• Stored entries:
□ □ □

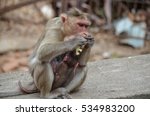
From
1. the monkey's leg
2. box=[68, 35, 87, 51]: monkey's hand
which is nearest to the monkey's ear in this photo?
box=[68, 35, 87, 51]: monkey's hand

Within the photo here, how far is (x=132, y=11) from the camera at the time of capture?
1276 cm

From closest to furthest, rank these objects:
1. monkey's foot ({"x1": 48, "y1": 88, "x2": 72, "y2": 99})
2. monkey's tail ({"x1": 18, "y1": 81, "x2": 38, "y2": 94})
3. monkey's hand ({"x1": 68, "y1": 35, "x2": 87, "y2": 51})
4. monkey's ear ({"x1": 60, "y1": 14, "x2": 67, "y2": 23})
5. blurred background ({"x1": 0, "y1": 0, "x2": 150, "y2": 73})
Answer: monkey's hand ({"x1": 68, "y1": 35, "x2": 87, "y2": 51}), monkey's ear ({"x1": 60, "y1": 14, "x2": 67, "y2": 23}), monkey's foot ({"x1": 48, "y1": 88, "x2": 72, "y2": 99}), monkey's tail ({"x1": 18, "y1": 81, "x2": 38, "y2": 94}), blurred background ({"x1": 0, "y1": 0, "x2": 150, "y2": 73})

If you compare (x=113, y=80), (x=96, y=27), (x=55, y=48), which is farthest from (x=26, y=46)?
(x=55, y=48)

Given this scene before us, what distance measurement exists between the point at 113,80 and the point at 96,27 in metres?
4.69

□ □ □

• YOUR TASK: Please echo the data above verbatim, starting with the line that contains "Given this scene" and going on through the final line of the data.

• OUTPUT:
Given this scene before us, what distance measurement exists between the point at 113,80 and the point at 96,27 in metres?
4.69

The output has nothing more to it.